(Spatial relation data)
****

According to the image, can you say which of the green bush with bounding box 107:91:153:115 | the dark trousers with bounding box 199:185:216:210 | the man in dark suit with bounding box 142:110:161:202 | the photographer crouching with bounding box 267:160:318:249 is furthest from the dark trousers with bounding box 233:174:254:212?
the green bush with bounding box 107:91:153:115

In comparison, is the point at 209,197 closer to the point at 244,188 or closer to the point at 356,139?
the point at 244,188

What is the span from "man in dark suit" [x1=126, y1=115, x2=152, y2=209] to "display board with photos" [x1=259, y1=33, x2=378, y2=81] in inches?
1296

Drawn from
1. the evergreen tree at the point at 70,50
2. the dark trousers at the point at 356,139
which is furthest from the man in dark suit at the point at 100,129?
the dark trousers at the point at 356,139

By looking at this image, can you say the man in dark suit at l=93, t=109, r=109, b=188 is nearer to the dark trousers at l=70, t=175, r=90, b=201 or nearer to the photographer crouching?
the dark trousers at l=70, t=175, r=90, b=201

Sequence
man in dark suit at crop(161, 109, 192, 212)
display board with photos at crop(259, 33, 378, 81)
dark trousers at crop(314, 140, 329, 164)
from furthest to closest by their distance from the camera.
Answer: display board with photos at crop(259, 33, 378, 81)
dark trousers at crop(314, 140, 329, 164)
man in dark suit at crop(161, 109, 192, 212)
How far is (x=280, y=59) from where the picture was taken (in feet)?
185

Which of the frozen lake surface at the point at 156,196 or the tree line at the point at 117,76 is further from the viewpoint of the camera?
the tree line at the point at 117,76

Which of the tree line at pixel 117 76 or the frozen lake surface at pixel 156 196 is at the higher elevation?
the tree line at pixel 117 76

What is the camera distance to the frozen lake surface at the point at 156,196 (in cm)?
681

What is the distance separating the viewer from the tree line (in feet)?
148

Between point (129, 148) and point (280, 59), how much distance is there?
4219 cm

****

Exercise brief: Convert the stretch from the line containing "What is the distance" through the end of the lines into a Markdown table with the columns Row and Line, one line per row. Leave out the blank lines.

Correct output:
| Row | Line |
|---|---|
| 1 | What is the distance separating the viewer from the tree line (in feet)? |
| 2 | 148 |
| 3 | Between point (129, 148) and point (280, 59), how much distance is there? |
| 4 | 4219 cm |